La Bourse de New York a profité d'une chasse aux bonnes affaires et de la publication par le Wall Street Journal d'une lettre du président de la banque centrale américaine (Fed). Ben Bernanke y répétait que la Fed est prête à agir "en fonction des besoins" pour permettre à l'économie d'absorber les turbulences financières.

Cette nouvelle a été bien reçue par les courtiers qui attendent une baisse des taux d'intérêt lors de la réunion de la Fed du 18 septembre.

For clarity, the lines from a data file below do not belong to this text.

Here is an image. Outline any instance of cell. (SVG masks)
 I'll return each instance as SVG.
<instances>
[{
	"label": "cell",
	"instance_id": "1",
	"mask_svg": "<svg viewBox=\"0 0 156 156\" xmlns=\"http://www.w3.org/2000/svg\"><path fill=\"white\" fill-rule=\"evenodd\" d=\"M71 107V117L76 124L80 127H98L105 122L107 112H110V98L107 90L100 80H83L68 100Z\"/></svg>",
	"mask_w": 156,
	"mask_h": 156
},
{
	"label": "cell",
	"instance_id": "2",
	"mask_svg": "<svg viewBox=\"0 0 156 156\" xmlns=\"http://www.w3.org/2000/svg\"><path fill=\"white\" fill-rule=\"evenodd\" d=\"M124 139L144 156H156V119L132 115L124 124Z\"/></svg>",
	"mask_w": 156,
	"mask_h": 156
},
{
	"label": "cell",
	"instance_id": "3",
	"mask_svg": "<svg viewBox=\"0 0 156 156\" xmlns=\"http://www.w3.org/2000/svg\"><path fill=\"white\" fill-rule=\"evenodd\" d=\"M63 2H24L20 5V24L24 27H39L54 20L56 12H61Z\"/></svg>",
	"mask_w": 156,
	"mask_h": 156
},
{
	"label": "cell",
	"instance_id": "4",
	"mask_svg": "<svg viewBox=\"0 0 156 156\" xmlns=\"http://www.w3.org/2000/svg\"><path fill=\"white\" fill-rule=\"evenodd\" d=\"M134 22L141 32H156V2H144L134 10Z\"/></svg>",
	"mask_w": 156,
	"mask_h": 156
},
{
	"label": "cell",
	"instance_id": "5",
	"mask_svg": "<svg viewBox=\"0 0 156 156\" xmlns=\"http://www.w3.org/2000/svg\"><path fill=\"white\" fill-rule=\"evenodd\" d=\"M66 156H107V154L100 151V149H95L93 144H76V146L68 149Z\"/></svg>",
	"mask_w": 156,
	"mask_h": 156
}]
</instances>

En Europe, c'est Paris qui a enregistré le plus fort rebond, le CAC 40 gagnant 0,84% soit 45,85 points à 5.520,02 points. A Londres, le Footsie a terminé aussi en hausse, progressant de 0,49% à 6.132,20 points. Par contre, le rebond a été moins net à Francfort où le Dax a pris 0,12% à 7.439,18 points.

Parmi les autres Bourses européennes, Milan a progressé de 0,85%, Bruxelles de 0,64%, Amsterdam de 0,55% et Madrid de 0,42%. Seule la Bourse de Lisbonne a clôturé en légère baisse de 0,11%.

Enfin, l'Eurostoxx 50 a progressé de 0,42%.

L'Amérique latine s'est elle aussi redressée avec une hausse de 1,88% de la Bourse de Sao Paulo, un rebond de 1,31% à la Bourse de Mexico, et une percée de 3% à Buenos Aires.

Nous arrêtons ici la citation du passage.